I polled the senior seminar students about their emotions regarding the project. In the same vein as a number of them, regarding her senior seminar, James said “stress is the answer.”

Senior Jim McKenna, who will be presenting a selection of original poetry titled soft sxn, described himself as “addled with self-doubt.” (The Southern reported last year on McKenna’s having won a summer internship at Coffee House Press in Minneapolis.)

Senior seminar isn’t the first place McKenna has presented original work: he gave a reading at Fiat Lux last spring for his Honors Thesis presentation.

Senior seminar represents “a chance to force faculty to acknowledge queer PoC [Person of Color] poetry,” said McKenna in a message.
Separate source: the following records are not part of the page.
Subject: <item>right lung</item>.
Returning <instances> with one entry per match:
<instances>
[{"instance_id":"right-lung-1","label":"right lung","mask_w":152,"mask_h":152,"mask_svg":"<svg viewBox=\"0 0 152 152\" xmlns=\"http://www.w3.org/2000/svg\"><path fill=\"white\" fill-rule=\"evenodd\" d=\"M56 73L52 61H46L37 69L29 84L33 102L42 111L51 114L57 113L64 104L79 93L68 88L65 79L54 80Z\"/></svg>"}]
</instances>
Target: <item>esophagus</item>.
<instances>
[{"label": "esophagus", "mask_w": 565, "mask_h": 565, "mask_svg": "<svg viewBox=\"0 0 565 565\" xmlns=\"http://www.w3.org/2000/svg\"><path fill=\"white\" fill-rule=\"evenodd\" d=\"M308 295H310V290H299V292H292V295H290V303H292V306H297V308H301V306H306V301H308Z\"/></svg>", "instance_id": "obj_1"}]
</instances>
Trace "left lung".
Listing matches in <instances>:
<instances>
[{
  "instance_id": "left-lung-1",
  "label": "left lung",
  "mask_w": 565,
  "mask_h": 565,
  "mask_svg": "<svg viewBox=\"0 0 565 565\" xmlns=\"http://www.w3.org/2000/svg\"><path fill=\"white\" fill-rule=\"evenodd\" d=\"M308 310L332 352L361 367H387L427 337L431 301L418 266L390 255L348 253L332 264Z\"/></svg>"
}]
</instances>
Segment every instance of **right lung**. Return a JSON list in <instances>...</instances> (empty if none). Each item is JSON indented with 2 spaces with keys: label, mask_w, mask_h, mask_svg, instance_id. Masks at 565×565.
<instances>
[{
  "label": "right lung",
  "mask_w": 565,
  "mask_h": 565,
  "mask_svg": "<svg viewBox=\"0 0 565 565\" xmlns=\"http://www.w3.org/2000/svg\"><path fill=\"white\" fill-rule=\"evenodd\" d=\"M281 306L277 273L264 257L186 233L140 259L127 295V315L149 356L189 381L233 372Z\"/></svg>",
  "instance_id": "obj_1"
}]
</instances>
McKenna is one of two students presenting poetry. Shannon Sullivan, who is an English Education major, will read selections from her project, Patenting a Confession: Arguments with Guilt. She responded to a request for comment with a gif of a young boy repeatedly hitting a table.

Fiction and creative nonfiction will be represented at the presentations as well. Nick Galvez and Laramie Renew will be presenting an excerpt from a novel and a memoir, respectively.

The students presenting represent a number of educational and situational backgrounds. Six of the students are commuters and Galvez is a transfer student; Crowder is a student athlete on the women’s soccer team.

Each year, the senior seminar class is taught by a different professor; this year, the class is guided by Dr. Bravard. Last year, professor emeritus Dr. Mary Pharr led the course.

Senior Seminar will be held on the evenings of Nov. 6, 7, 12 and 14. Times vary from 4 to 6:30 depending on the evening. Inquiries may be made to Dr. Bravard.